**AIM A**
Please transcribe the jazz improvisation text from "I was in awe." up to and including "to Michael Jordan.".
**AIM B**
In the jazz improvisation text, on what scale was the writer's first improv solo played?

**EXCERPT TO READ**
--------------------

I had been listening to jazz for a number of years before I realized that so much of what I was listening to only existed once in the studio or venue where it was performed. In that moment jazz went from being a great form of music that I loved to something far more profound. It was alive in a way that no other music could claim in my awareness. Sure there have been many great improvised solos in other genres; even the classical greats like Bach were known to be excellent improvisers. But no other music called forth improvising; no other music seemed to breathe the life of the music in the moment.

I was in awe.

About 20 years ago, I had my first jazz camp experience. I knew very little music theory and couldn’t have played in many of the keys if my life depended on it. But the time came to improvise. As I sat down that evening I wrote in my journal:
My first solo. Just the basics of course, but an improv solo on the simple concert B-flat scale.

"Play a melody. Write a song with it, Barry."

And I did.

It fit, too. It made some sense. You have to try to listen to what is going on around you. Hear the rhythm, devise the melody, watch the harmony. It wasn't polished. It was kind of stiff and boring, but no one started out as a virtuoso.
The instructors this morning emphasized that. The scales are to the instrumentalist what the gym is to Michael Jordan.
The same could have been said about my solo at last summer’s Big Band Camp. It wasn’t polished; it was kind of stiff and boring. One of my problems is that I get stuck on “bad” notes. A “bad note” is one that could be a great “blue note,” a note moving from one place to another. But it turns into dissonance and discord because I stop for too long. No movement, more like a crash into a brick wall. My mind blanks, I forget what I’m thinking and nothing of interest comes from the instrument. It made some sense for a little bit, a few measures, but that’s about it.

What a challenge then in this past year when, following the Big Band Camp and then Trumpet Camp in 2015, I decided I was going to do an improv solo this year. And not get stuck! It was one of several goals I set for myself, and the one that looked most challenging. Wikipedia’s entry on improvisation in jazz points out some of the problems.

--------------------

**INFORMATION SHOWN**
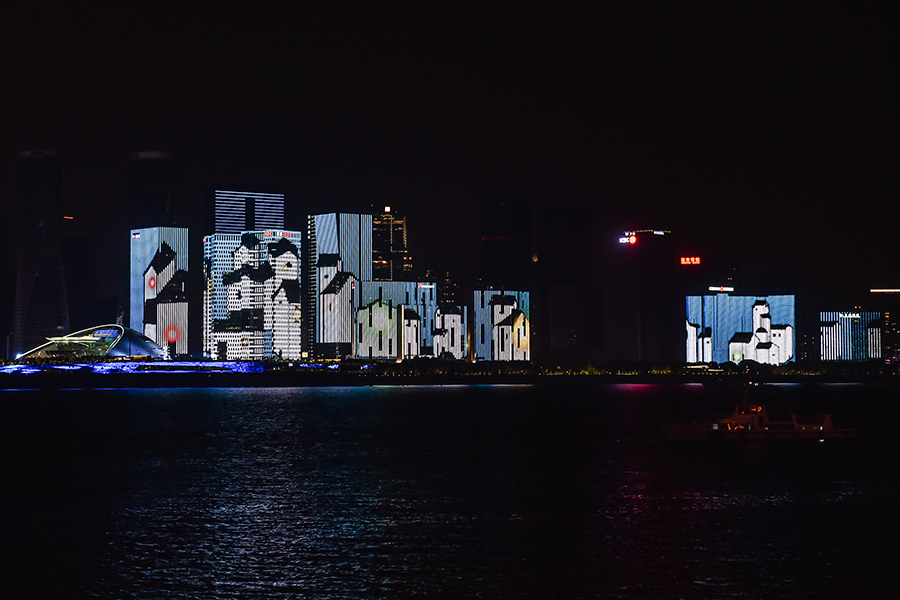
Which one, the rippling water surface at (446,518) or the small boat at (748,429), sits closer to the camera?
the rippling water surface at (446,518)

--------------------

**EXERCISE RESPONSE A**
I was in awe.

About 20 years ago, I had my first jazz camp experience. I knew very little music theory and couldn’t have played in many of the keys if my life depended on it. But the time came to improvise. As I sat down that evening I wrote in my journal:
My first solo. Just the basics of course, but an improv solo on the simple concert B-flat scale.

"Play a melody. Write a song with it, Barry."

And I did.

It fit, too. It made some sense. You have to try to listen to what is going on around you. Hear the rhythm, devise the melody, watch the harmony. It wasn't polished. It was kind of stiff and boring, but no one started out as a virtuoso.
The instructors this morning emphasized that. The scales are to the instrumentalist what the gym is to Michael Jordan.

**EXERCISE RESPONSE B**
The simple concert B-flat scale.